Retrieve every line of the data holding the word "site".

PROVIDED MATERIAL =>

# # # # #

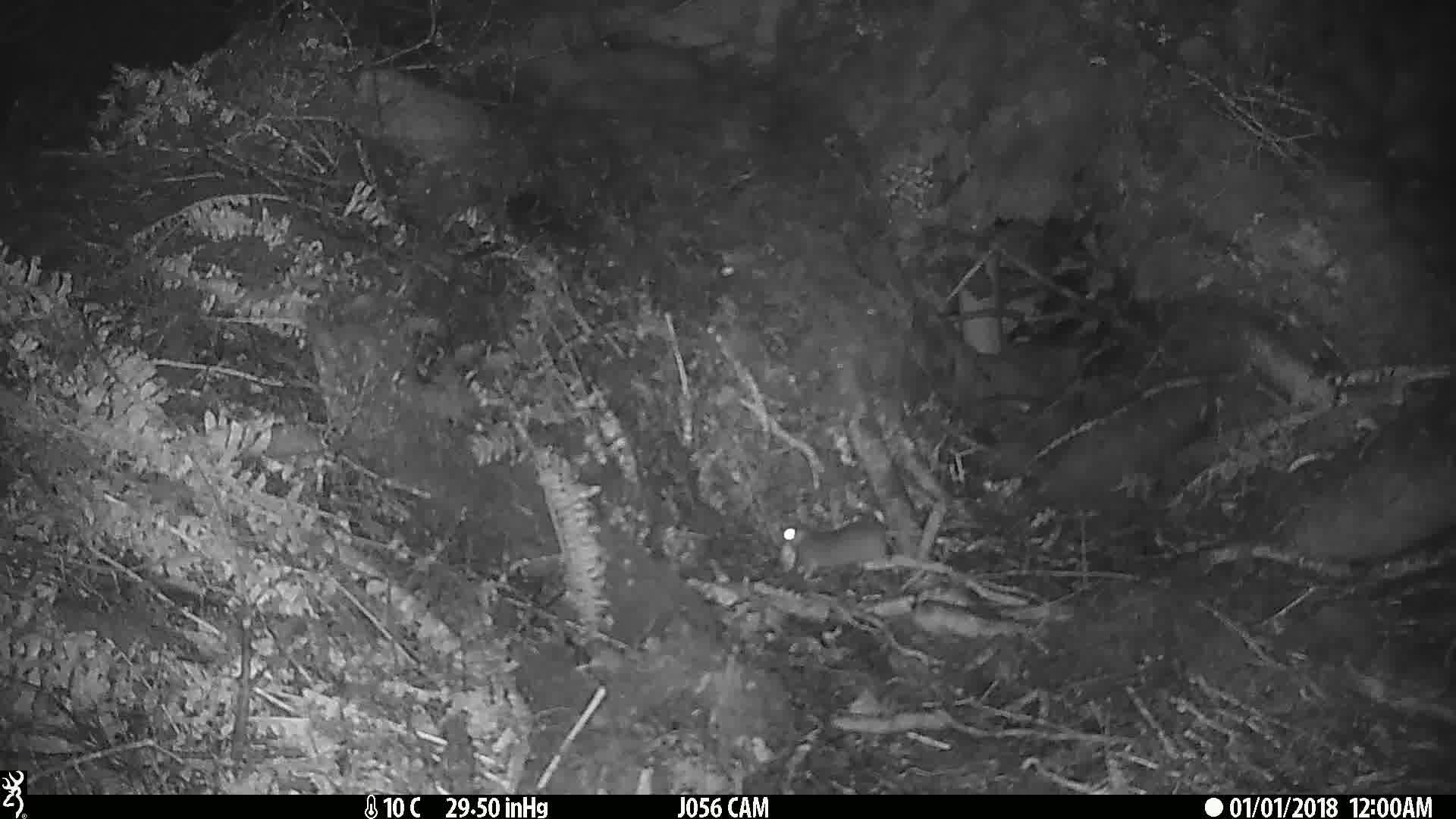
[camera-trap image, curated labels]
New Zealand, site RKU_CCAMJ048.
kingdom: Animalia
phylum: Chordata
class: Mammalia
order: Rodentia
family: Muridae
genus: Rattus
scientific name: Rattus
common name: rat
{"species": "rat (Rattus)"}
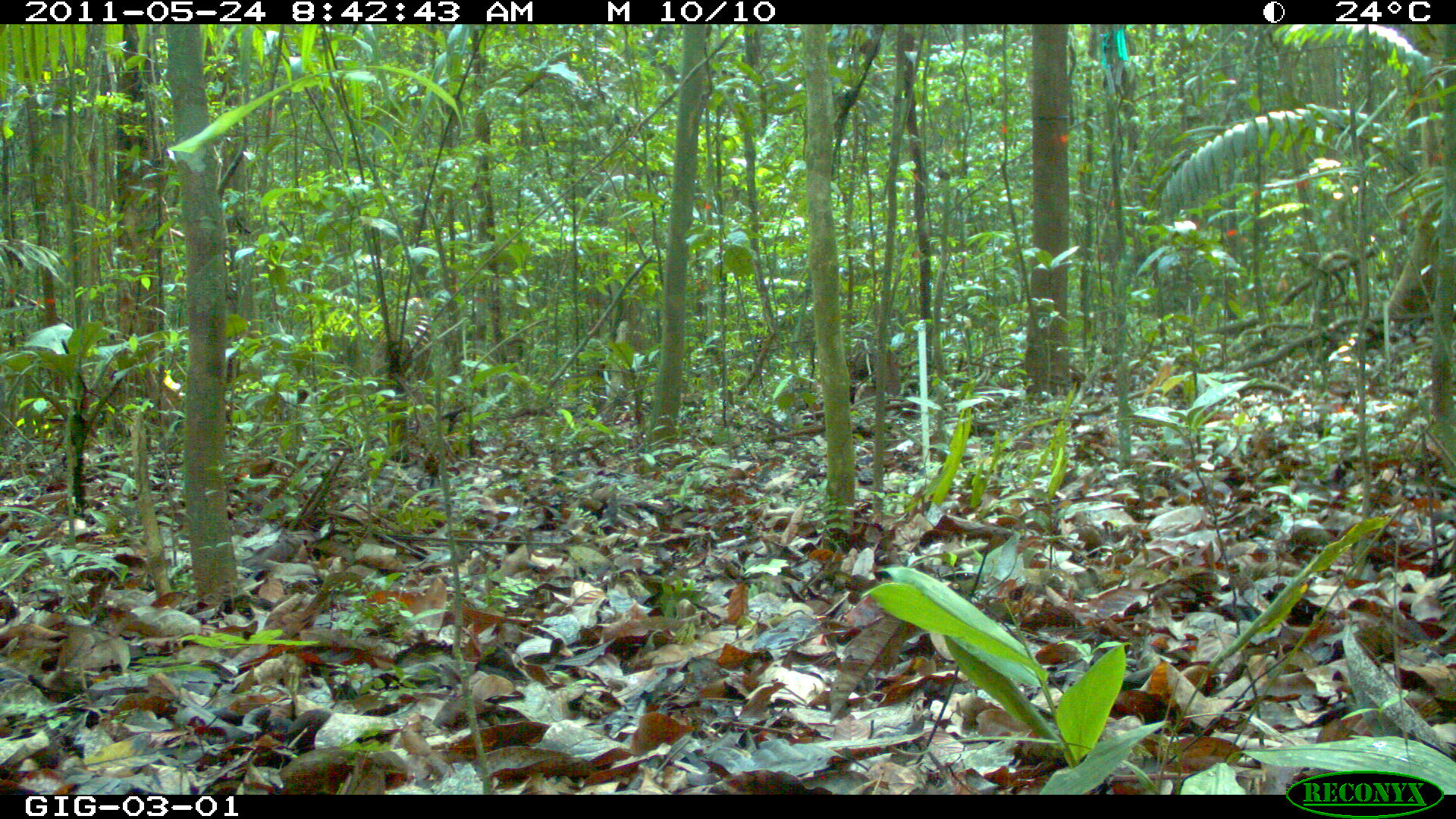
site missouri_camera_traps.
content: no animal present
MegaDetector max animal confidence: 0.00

# # # # #

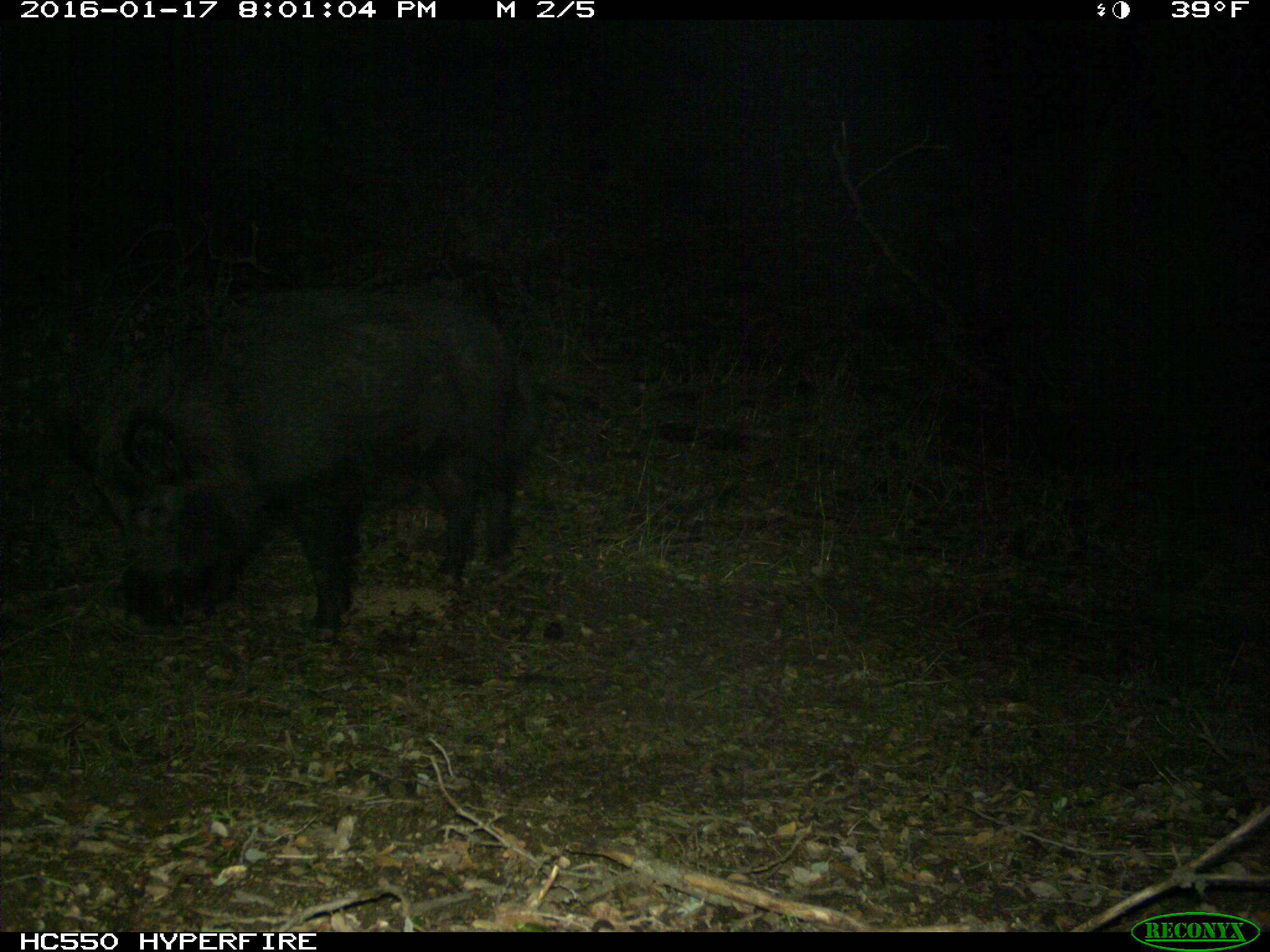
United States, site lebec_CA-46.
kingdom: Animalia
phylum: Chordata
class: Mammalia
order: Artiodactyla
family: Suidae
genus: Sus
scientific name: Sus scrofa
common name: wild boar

# # # # #

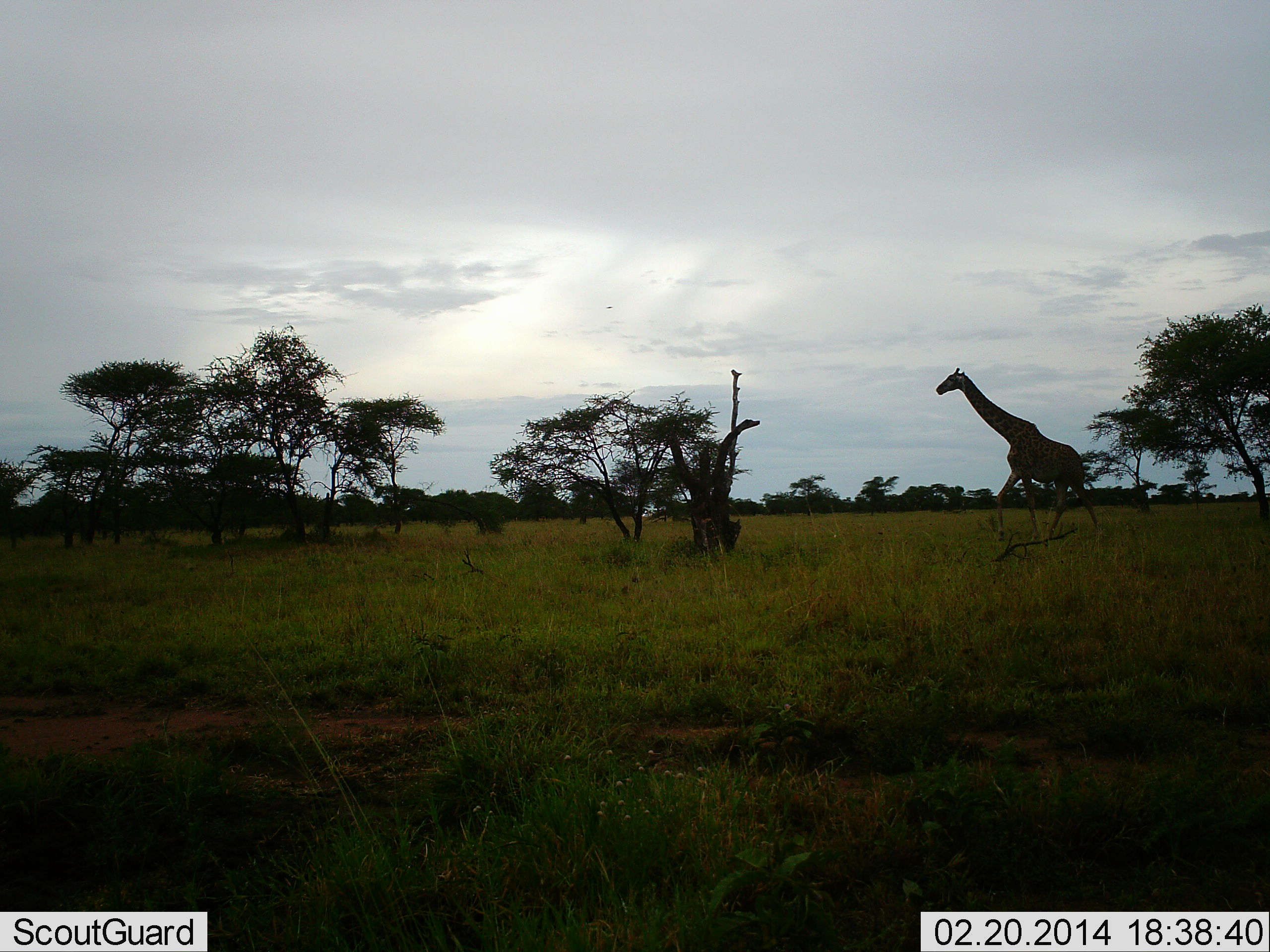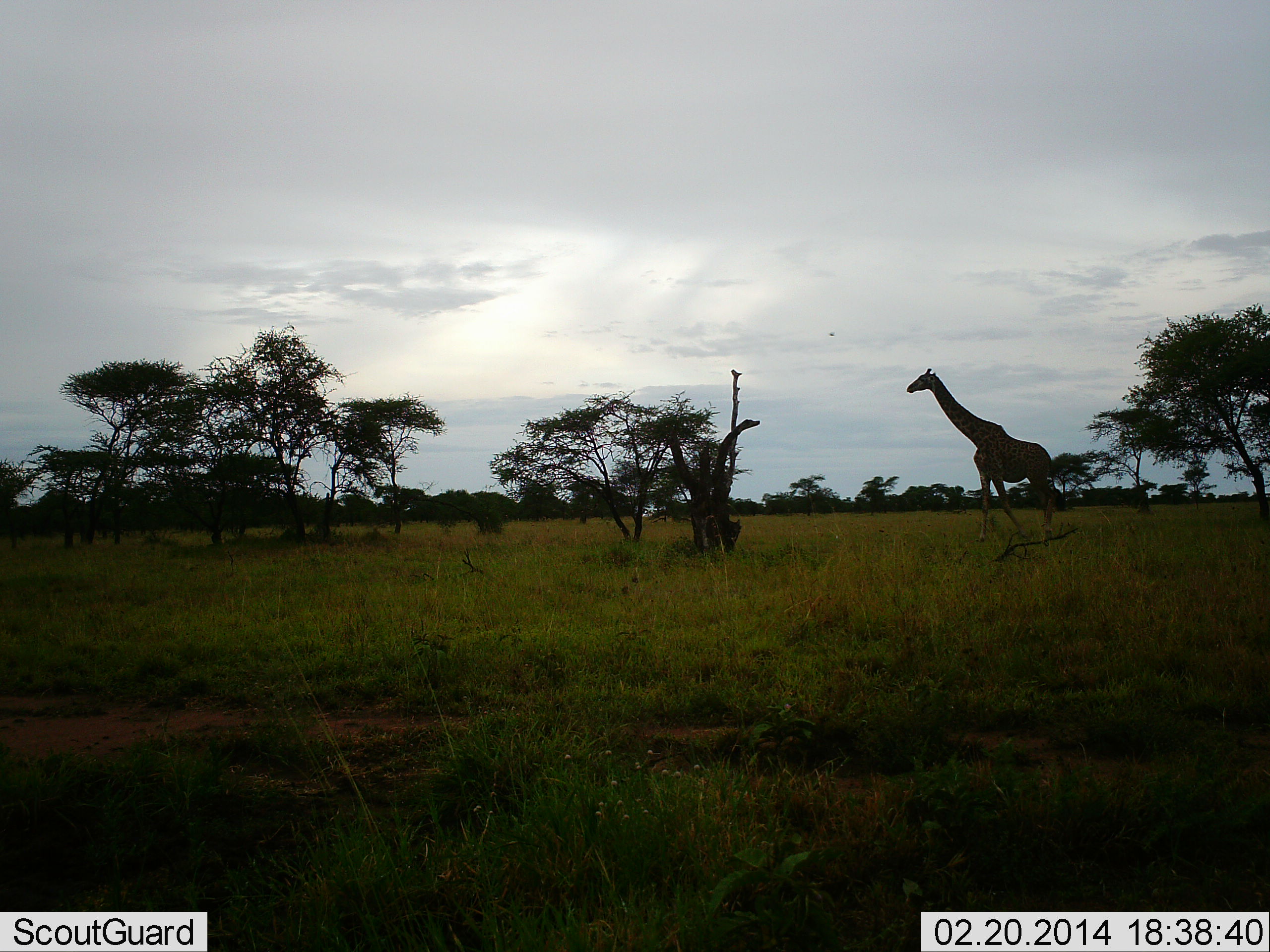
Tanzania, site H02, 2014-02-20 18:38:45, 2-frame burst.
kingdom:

# # # # #

WRITTEN ANSWER =>
New Zealand, site RKU_CCAMJ048.
site missouri_camera_traps.
United States, site lebec_CA-46.
Tanzania, site H02, 2014-02-20 18:38:45, 2-frame burst.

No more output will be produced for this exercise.